BEGIN Provided text

Travelblog LA#20: Cobán Folklore Festival (Rabin Ajaw) – Guatemala

26th – 30th July, 2023

 

Those of you who follow me regularly and have looked at a map will have perhaps noticed that my route has been a bit strange recently. After spending a couple of weeks in Belize I have reversed direction again and returned to Guatemala (instead of continuing north to Mexico like most gringos do). I am planning to go to Mexico, but not until September. For now, I am heading south for a while to explore Honduras, Nicaragua and Costa Rica.

The reason for this strange route is I often look into local festivals that might be taking place in the countries I am visiting when planning my itinerary. I did this successfully in 2018 and managed to be in Loja for its Fiesta de la Virgen del Cisne and in Puno for Fiesta Jubilar. For this trip, I am saving Mexico for the end so that I can be there for Día de los Muertos, so that is why I am saving that for later, and I have just returned to Guatemala for another event.

When doing my research over a year ago, I came across the mention of a festival called Rabin Ajaw that takes place every year in a city called Cobán. There was scarce information about it in English, but from what I could glean it appeared to be a celebration of indigenous culture and involved people from all over the country gathering for a week of parades, Mayan ceremonies, and a pageant to crown a young woman from Guatemala ‘Daughter of the King’.

END Provided text
BEGIN Material shown

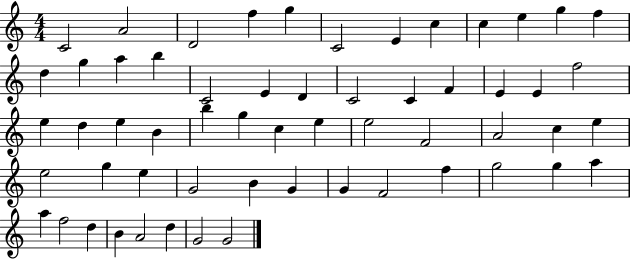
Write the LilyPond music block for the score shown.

{
  \clef treble
  \numericTimeSignature
  \time 4/4
  \key c \major
  c'2 a'2 | d'2 f''4 g''4 | c'2 e'4 c''4 | c''4 e''4 g''4 f''4 | \break d''4 g''4 a''4 b''4 | c'2 e'4 d'4 | c'2 c'4 f'4 | e'4 e'4 f''2 | \break e''4 d''4 e''4 b'4 | b''4 g''4 c''4 e''4 | e''2 f'2 | a'2 c''4 e''4 | \break e''2 g''4 e''4 | g'2 b'4 g'4 | g'4 f'2 f''4 | g''2 g''4 a''4 | \break a''4 f''2 d''4 | b'4 a'2 d''4 | g'2 g'2 | \bar "|."
}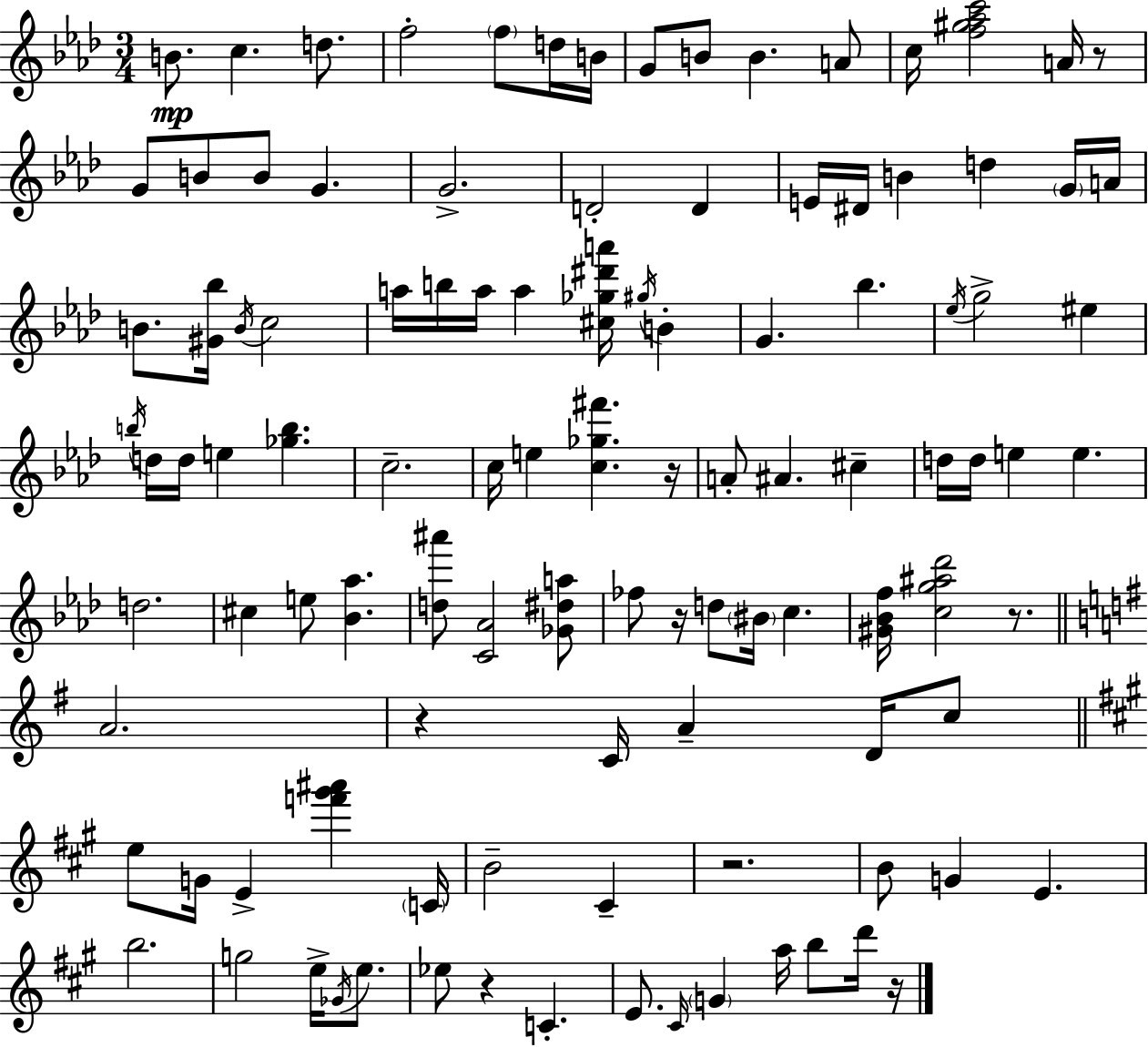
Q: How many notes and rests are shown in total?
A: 108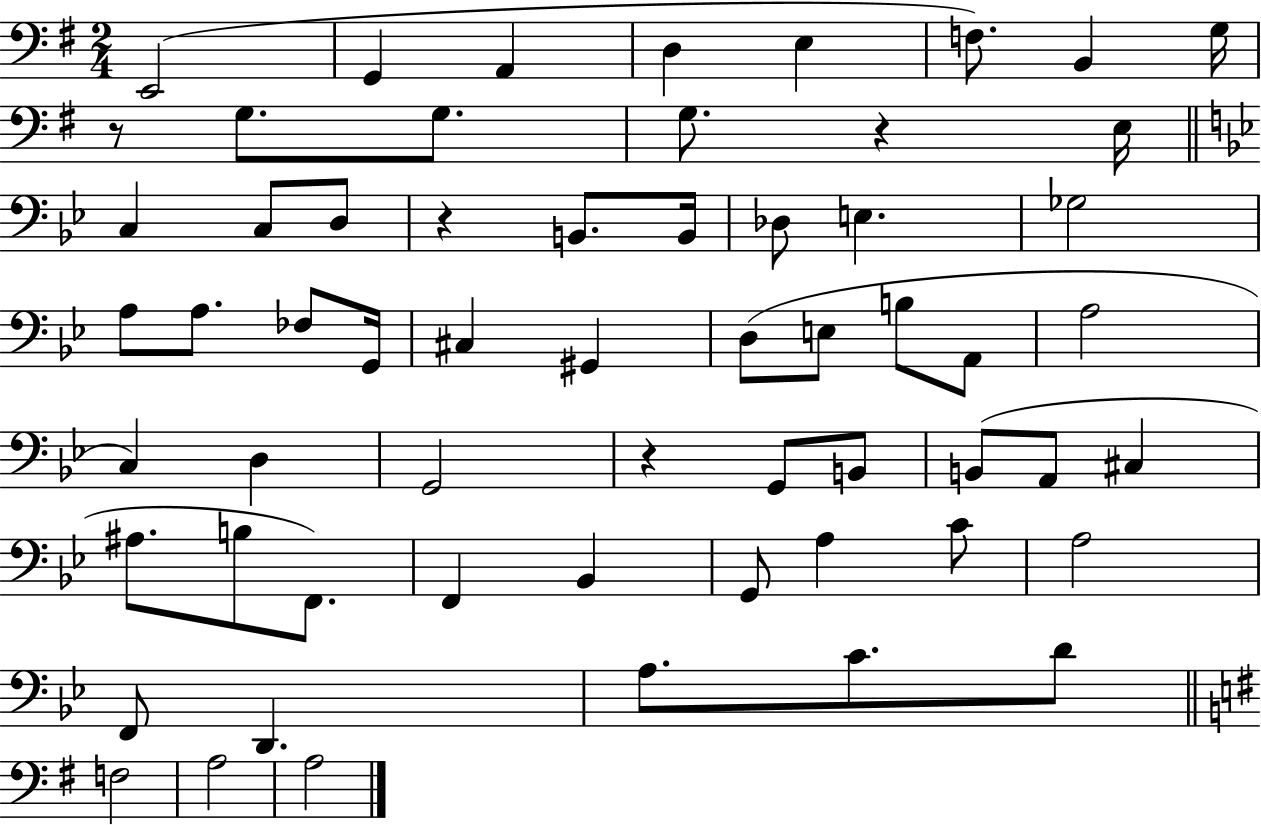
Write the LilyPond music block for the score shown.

{
  \clef bass
  \numericTimeSignature
  \time 2/4
  \key g \major
  e,2( | g,4 a,4 | d4 e4 | f8.) b,4 g16 | \break r8 g8. g8. | g8. r4 e16 | \bar "||" \break \key bes \major c4 c8 d8 | r4 b,8. b,16 | des8 e4. | ges2 | \break a8 a8. fes8 g,16 | cis4 gis,4 | d8( e8 b8 a,8 | a2 | \break c4) d4 | g,2 | r4 g,8 b,8 | b,8( a,8 cis4 | \break ais8. b8 f,8.) | f,4 bes,4 | g,8 a4 c'8 | a2 | \break f,8 d,4. | a8. c'8. d'8 | \bar "||" \break \key e \minor f2 | a2 | a2 | \bar "|."
}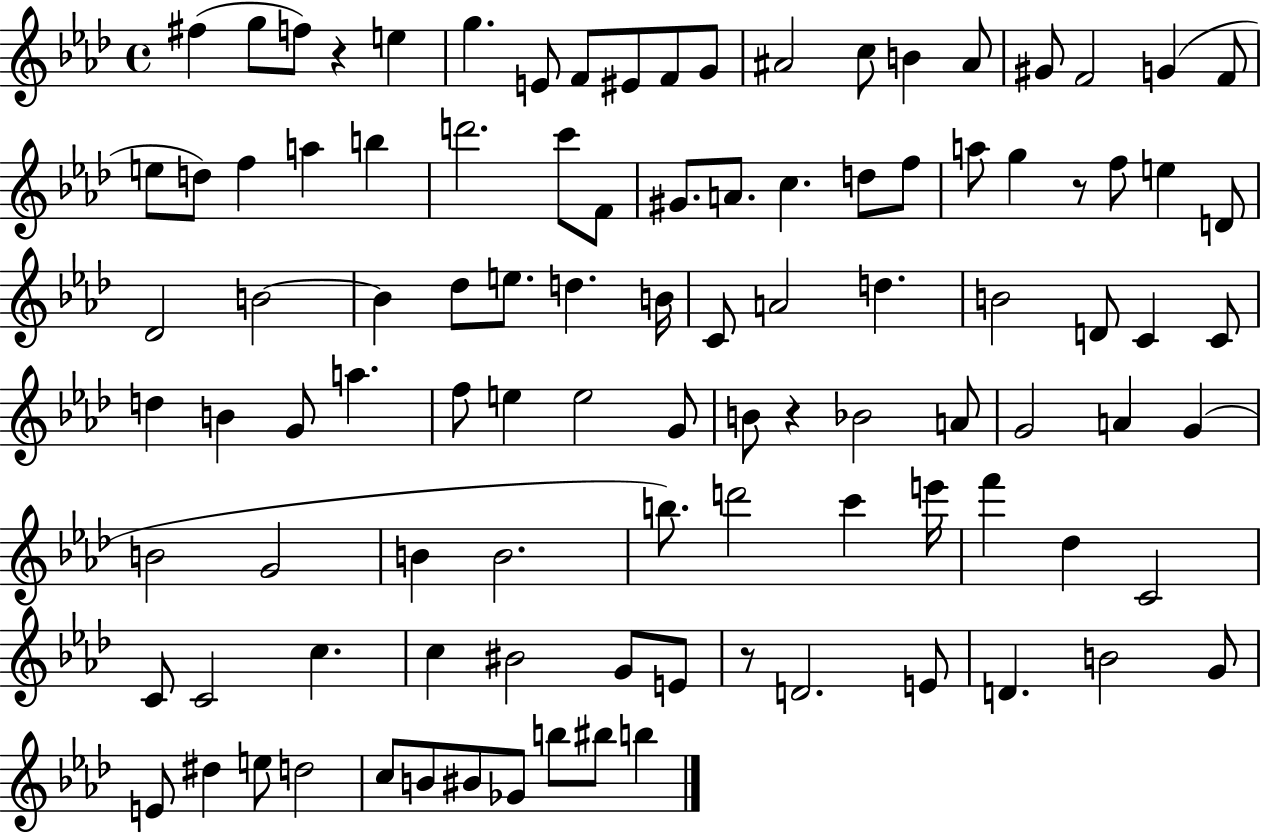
F#5/q G5/e F5/e R/q E5/q G5/q. E4/e F4/e EIS4/e F4/e G4/e A#4/h C5/e B4/q A#4/e G#4/e F4/h G4/q F4/e E5/e D5/e F5/q A5/q B5/q D6/h. C6/e F4/e G#4/e. A4/e. C5/q. D5/e F5/e A5/e G5/q R/e F5/e E5/q D4/e Db4/h B4/h B4/q Db5/e E5/e. D5/q. B4/s C4/e A4/h D5/q. B4/h D4/e C4/q C4/e D5/q B4/q G4/e A5/q. F5/e E5/q E5/h G4/e B4/e R/q Bb4/h A4/e G4/h A4/q G4/q B4/h G4/h B4/q B4/h. B5/e. D6/h C6/q E6/s F6/q Db5/q C4/h C4/e C4/h C5/q. C5/q BIS4/h G4/e E4/e R/e D4/h. E4/e D4/q. B4/h G4/e E4/e D#5/q E5/e D5/h C5/e B4/e BIS4/e Gb4/e B5/e BIS5/e B5/q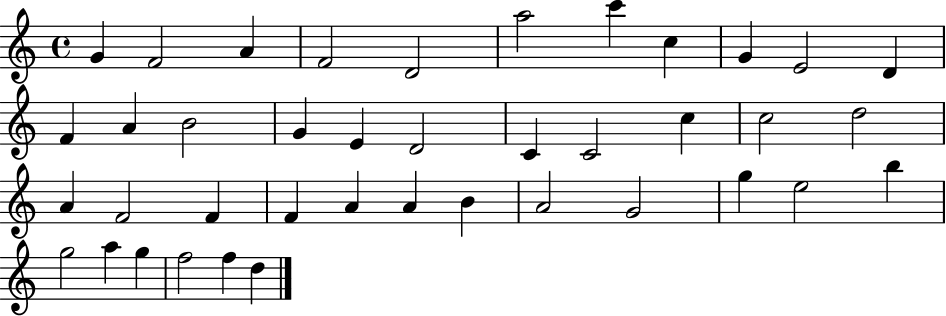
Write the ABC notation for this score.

X:1
T:Untitled
M:4/4
L:1/4
K:C
G F2 A F2 D2 a2 c' c G E2 D F A B2 G E D2 C C2 c c2 d2 A F2 F F A A B A2 G2 g e2 b g2 a g f2 f d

END Material shown

Your tasks:
(1) Write out the part of the Cobán travel blog post starting at "Travelblog LA#20: Cobán" and ending at "and Costa Rica.".
(2) Which countries are named in the Cobán travel blog post?
(3) Carry the Cobán travel blog post forward from its last sentence.
The rows have no part in this exercise.

Outputs by task:
(1)
Travelblog LA#20: Cobán Folklore Festival (Rabin Ajaw) – Guatemala

26th – 30th July, 2023

 

Those of you who follow me regularly and have looked at a map will have perhaps noticed that my route has been a bit strange recently. After spending a couple of weeks in Belize I have reversed direction again and returned to Guatemala (instead of continuing north to Mexico like most gringos do). I am planning to go to Mexico, but not until September. For now, I am heading south for a while to explore Honduras, Nicaragua and Costa Rica.

(2) Belize, Guatemala, Mexico, Honduras, Nicaragua, Costa Rica

(3)
I am now, to my knowledge, the first person to blog about this event in English. I found a couple of articles about it online – concerning its history and other details – but nothing that gave an account of what it is like to attend it as a foreigner. So, if you have an interest in indigenous cultures or are considering attending this event, this blog should be interesting for you. If not, then I guess… why are you here?

Before I describe the event, I will first go into some details about the process of figuring out how to attend it, as such information wasn’t the easiest to come by, and perhaps others can learn from my mistakes and successes.

I am guessing that most of the announcements concerning this event are made locally. When I tried to find information about it online (in terms of a specific date and/or itinerary for 2023), I could only find vague references to it being sometime around the end of July or the beginning of August. I eventually took to social media and started asking questions on places such as community pages, and a local photographer kindly responded and gave me the dates 27th-30th of July. So I booked accommodation for those dates and hoped this information was accurate.

When the end of July came, I arrived the evening before and the family who ran the hotel reassured me there was indeed a festival. They didn’t know anything specific about the itinerary, but I figured this city wasn’t big enough for it to be too hard to find. The first morning I went for a wander to get my bearings and see if I could spot any activity, and as I was passing by the plaza, I received an alert on my phone from one of Cobán’s community pages. It was to a live stream where – in a village about twenty kilometres away – a Mayan ceremony was being conducted outside a beautiful church on the hill. It was interesting to watch on the screen but also frustrating. I had planned much of my route around attending this festival, and here I was: where I thought I should be yet somehow missing the first event. I began to wonder whether the next few days would be a wild goose chase.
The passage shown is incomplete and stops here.